# Dataset records
.....

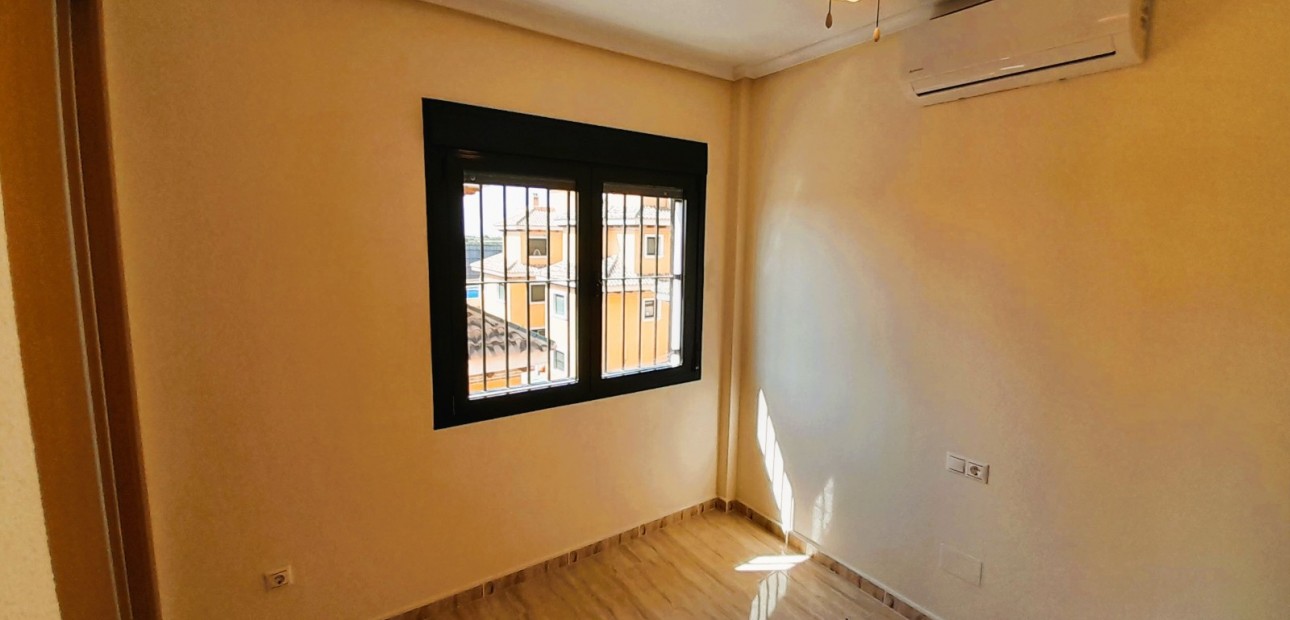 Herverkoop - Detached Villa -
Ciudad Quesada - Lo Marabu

.....

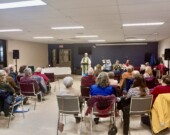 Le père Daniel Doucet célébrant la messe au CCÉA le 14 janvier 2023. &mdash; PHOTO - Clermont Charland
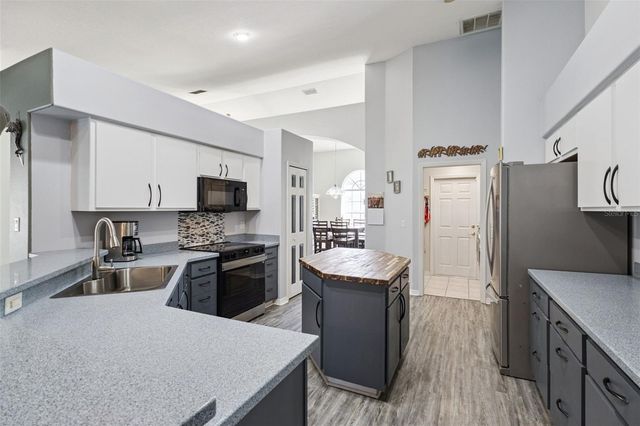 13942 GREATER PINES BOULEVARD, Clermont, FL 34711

.....

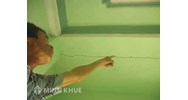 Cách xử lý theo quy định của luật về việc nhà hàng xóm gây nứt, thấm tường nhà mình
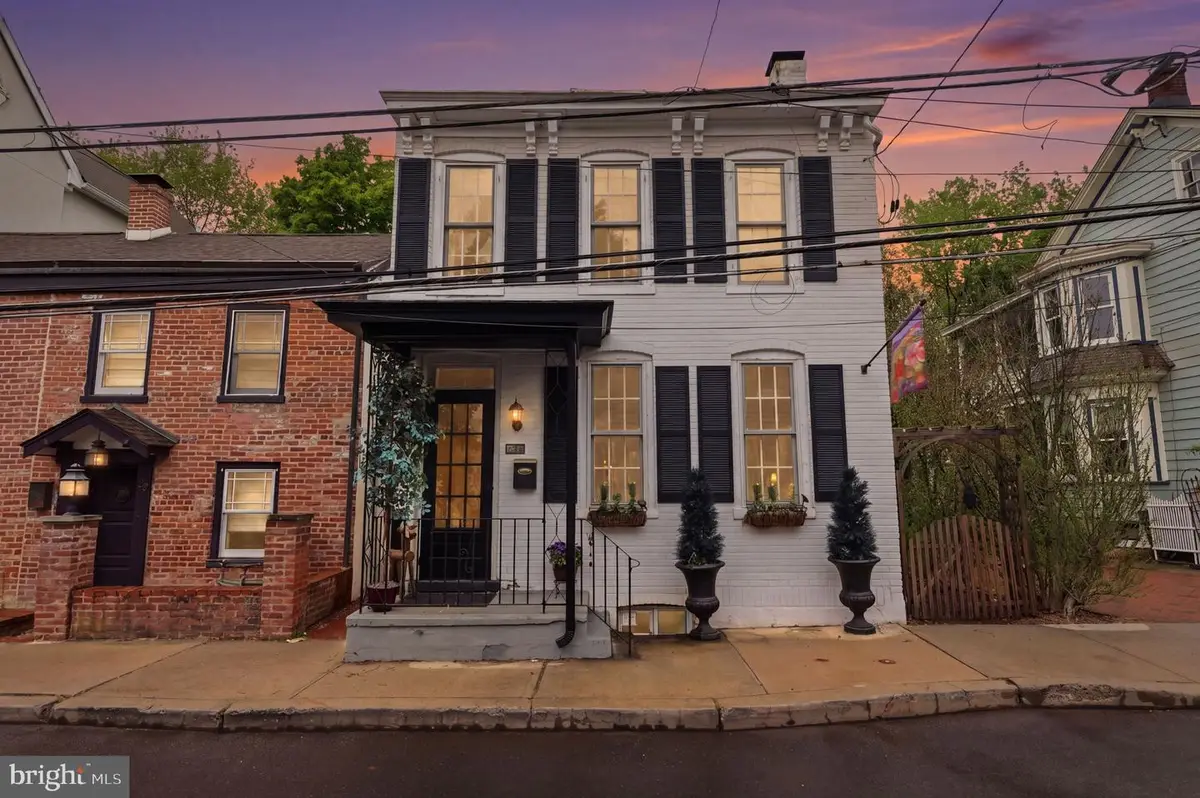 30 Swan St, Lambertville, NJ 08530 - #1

.....

# Task requirements
I'd like the lines above repeated exactly, from the one that contains "Herverkoop - Detached" through the one that contains "Ciudad Quesada - Lo Marabu", with no pictures.

# Solution
 Herverkoop - Detached Villa -
Ciudad Quesada - Lo Marabu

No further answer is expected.